27/07/2014

#248 a #252

Não é novidade que ando um bocado cansada e desmotivada, mas penso que esta semana, ao contrário do primeiro dia que não consegui mesmo pensar numa matéria para fotografar, algures a meio houve qualquer coisa que me fez abrir os olhos e ter vontade de lutar mais um pouco. Aqui ficam esses dias:

#248 . Capa

A capa de um dos meus livros favoritos, mesmo boa para abrir mentalidades e conhecer mais sobre este tema, um dos mais conhecidos por mim enquanto psicóloga especializada em assuntos de crianças. Foi e sempre será uma das minhas maiores paixões.


No fim-de-semana conheci o Tiago e a Daniela, que me ofereceram esta andorinha e um guarda-chuva de chocolate. Uma andorinha não faz a Primavera, mas estes meninos sabem o caminho do meu coração.

#249 . Fim

A vários níveis, foi o tema do dia. Desta fotografia da porta de umas das casas abandonadas aqui da rua, ficam-se os fins que levam a princípios, pois ao fecharmos uma porta, podemos abrir uma janela.

Desabafei aqui pelo blog sobre a minha amiga-doença, fechando também esse capítulo, pelo menos para mim. As dores não me deixam ser tão produtiva como queria, mas há momentos para tudo, o segredo é sabermos esperar por eles.

Na legenda desta foto, fica uma frase que me fez todo o sentido nesta semana:

You don't have to be perfect to be amazing.

#250 . Noite

A vista da noite a ganhar caminho, a envolver lentamente a cidade no seu manto bonito.

#251 . Montra

No momento em que sentia a semana a escapar-me pelos dedos e sem vontade de fazer muito fechada em casa, decidi dar uma volta pelo meu bairro e inspirar-me naquilo que me rodeava.

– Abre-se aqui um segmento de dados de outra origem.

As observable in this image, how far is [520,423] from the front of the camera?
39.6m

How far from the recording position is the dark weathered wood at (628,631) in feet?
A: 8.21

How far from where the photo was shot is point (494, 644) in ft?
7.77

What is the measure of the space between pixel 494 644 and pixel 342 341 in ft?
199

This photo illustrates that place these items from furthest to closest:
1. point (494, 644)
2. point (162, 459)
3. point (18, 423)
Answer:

Foi aqui na rua que encontrei a montra deste cabeleireiro que nos faz viajar no tempo.

Foi também neste passeio que corri as ruas a olhar as casas bonitas e, ao fotografar detalhes, encontrei esta senhora à janela, que rapidamente cedeu à captura deste momento. Guardei, então, a memória desta senhora cujo nome não sei, mas cujas histórias são evidentes no seu sorriso simpático. É um bairro mesmo bonito, o meu.

#252 . Longe

É engraçado como as fotografias têm esta capacidade curativa, mesmo sem eu pedir ou pensar demasiado. Pura e simplesmente acontecem, mal eu viro o olhar para o outro lado e respondem às perguntas que nem sequer tinha coragem de fazer. Foi exactamente isso que se passou ontem, quando o nevoeiro invadiu a cidade pelo rio adentro e um senhor esperava pelo barco que o iria levar à outra margem. E foi assim que se resumiu a semana numa imagem só.